En ce mois des fiertés, coup de projecteur sur une Amazone qui a traversé la maladie avec son épouse à ses côtés. Anne et Nani Haiti Perrault vivent en Polynésie. Une terre notablement friendly.
Lorsque le diagnostic de cancer du sein tombe brutalement en octobre 2014, Anne et Nani sont mariées depuis six mois. Elles se préparent pour leur voyage de noces, trois jours plus tard. « C’est le radiologue qui me l’a annoncé »raconte Anne, « alors que j’étais venue pour une simple mammographie de routine prescrite par mon gynéco ».
Elles maintiennent leur voyage et au retour, la biopsie confirme la mauvaise nouvelle. Anne est emportée dans le parcours de soin : mastectomie, chimiothérapie, hormonothérapie, radiothérapie… Les soins viennent à bout du cancer mais provoquent des effets secondaires sérieux. Anne souffre désormais de douleurs neurologiques permanentes très invalidantes.
Depuis cinq ans, le couple est donc emporté dans une véritable tourmente, « un tourbillon, une machine-à-laver qui emporte tout, y compris le couple »résume Anne. Elle et Nani s’étaient rencontrées six ans plus tôt, en Polynésie, alors que Anne était venue mener des formations en massages. Les deux femmes sont amoureuses. Anne, métropolitaine, décide de s’installer en Polynésie.
« Nani est restée près de moi, tout le temps, mais ça n’a pas été facile pour elle. »
Pour le couple, les soins représentent une épreuve. « Le plus dur pour moi psychologiquement a été de perdre un sein »raconte Anne, puis sont venues ces douleurs neurologiques provoquées par la radiothérapie.« Nani est restée près de moi, tout le temps, mais ça n’a pas été facile pour elle. Face aux douleurs, aux questionnements… l’accompagnant ne sait pas toujours quoi faire ». Sans compter qu’à la maladie, se sont ajoutés des problèmes financiers. Anne, travailleuse libérale, a dû arrêter son activité. Il a fallu surmonter tout ça, comme dans n’importe quel couple.
Les deux femmes habitent en Polynésie où l’homosexualité est bien tolérée culturellement. La seule mauvaise expérience d’Anne par rapport à sa vie sentimentale, s’est produite dans l’hexagone. « Lors d’un séjour là-bas, j’étais allée voir une thérapeute. Elle m’a conseillée de laisser s’exprimer ma féminité et elle a même suggéré que mon homosexualité pouvait être à l’origine de la maladie ». Anne est bien dans sa tête et dans son couple. « Je ne suis pas retournée la voir et c’est tout ».
Son épouse Nani témoigne d’avoir été souvent ignorée par les thérapeutes, mais le couple n’attribue pas cela à son homosexualité. « Nous en avons discuté avec des couples hétéros, ils ont connu la même expérience. Ici en Polynésie, les médecins ne prennent pas assez en compte le point de vue des accompagnant-e-s, mais pas assez non plus celui des patient-e-s. Il y a un gros travail à faire de ce côté-là ».
Le chantier est engagé. Faire entendre la voix des patient-e-s, c’est l’une des missions des Amazones du Pacifique dont Anne a pris la présidence en avril.

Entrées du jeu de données
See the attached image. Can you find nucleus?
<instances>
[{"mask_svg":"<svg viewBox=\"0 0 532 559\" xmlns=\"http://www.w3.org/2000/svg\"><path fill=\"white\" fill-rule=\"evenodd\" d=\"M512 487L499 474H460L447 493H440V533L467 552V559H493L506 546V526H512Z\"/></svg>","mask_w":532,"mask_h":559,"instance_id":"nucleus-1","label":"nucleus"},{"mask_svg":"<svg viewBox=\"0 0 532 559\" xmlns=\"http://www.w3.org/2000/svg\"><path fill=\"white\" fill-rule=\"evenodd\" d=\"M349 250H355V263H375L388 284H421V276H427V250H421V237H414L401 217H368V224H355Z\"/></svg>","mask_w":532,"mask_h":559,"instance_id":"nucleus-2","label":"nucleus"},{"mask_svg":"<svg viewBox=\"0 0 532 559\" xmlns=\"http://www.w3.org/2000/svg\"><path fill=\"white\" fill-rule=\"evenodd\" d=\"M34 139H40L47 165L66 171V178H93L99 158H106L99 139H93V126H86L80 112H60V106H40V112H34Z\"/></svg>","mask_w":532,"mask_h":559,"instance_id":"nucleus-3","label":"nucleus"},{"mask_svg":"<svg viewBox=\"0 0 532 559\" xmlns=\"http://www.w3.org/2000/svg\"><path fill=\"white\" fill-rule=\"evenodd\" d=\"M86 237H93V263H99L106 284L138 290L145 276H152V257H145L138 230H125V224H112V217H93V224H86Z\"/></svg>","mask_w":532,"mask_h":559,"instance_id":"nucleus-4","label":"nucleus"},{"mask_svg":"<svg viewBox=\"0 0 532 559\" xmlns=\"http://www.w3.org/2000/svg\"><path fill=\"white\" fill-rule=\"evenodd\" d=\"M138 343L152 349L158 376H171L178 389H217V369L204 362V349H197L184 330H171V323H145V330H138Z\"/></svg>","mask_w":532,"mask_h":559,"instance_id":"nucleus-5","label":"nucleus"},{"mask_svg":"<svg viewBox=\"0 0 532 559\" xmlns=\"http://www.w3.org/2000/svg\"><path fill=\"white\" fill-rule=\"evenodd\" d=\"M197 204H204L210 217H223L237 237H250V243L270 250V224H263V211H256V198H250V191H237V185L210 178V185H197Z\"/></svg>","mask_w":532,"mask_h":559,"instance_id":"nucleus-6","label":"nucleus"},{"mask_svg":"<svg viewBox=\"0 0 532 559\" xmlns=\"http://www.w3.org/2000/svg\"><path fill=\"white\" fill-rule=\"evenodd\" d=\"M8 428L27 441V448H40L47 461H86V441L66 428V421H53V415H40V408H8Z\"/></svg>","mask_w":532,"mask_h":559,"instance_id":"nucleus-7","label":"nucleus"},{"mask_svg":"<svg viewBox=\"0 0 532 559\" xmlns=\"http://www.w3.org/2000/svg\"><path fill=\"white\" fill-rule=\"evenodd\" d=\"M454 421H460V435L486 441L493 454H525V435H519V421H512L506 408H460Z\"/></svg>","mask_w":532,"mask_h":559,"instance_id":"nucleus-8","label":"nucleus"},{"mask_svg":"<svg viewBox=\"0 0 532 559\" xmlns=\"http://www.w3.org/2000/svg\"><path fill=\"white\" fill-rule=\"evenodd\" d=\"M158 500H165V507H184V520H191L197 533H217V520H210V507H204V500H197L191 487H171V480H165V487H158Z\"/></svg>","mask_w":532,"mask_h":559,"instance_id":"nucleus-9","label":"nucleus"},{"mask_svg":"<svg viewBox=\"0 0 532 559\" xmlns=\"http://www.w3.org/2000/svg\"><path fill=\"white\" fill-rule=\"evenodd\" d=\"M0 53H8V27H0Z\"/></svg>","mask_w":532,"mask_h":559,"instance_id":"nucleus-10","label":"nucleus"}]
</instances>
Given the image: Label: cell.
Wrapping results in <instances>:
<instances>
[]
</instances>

Consigne 1
Traduis en anglais cette phrase du texte sur Anne et Nani : « Anne souffre désormais de douleurs neurologiques permanentes très invalidantes. »
Consigne 2
Recopie le passage du texte sur Anne et Nani, en commençant par « Lorsque le diagnostic » et en continuant jusqu'à « permanentes très invalidantes. ».

Réponse 1
Anne now suffers from permanent, very disabling neurological pain.

Réponse 2
Lorsque le diagnostic de cancer du sein tombe brutalement en octobre 2014, Anne et Nani sont mariées depuis six mois. Elles se préparent pour leur voyage de noces, trois jours plus tard. « C’est le radiologue qui me l’a annoncé »raconte Anne, « alors que j’étais venue pour une simple mammographie de routine prescrite par mon gynéco ».
Elles maintiennent leur voyage et au retour, la biopsie confirme la mauvaise nouvelle. Anne est emportée dans le parcours de soin : mastectomie, chimiothérapie, hormonothérapie, radiothérapie… Les soins viennent à bout du cancer mais provoquent des effets secondaires sérieux. Anne souffre désormais de douleurs neurologiques permanentes très invalidantes.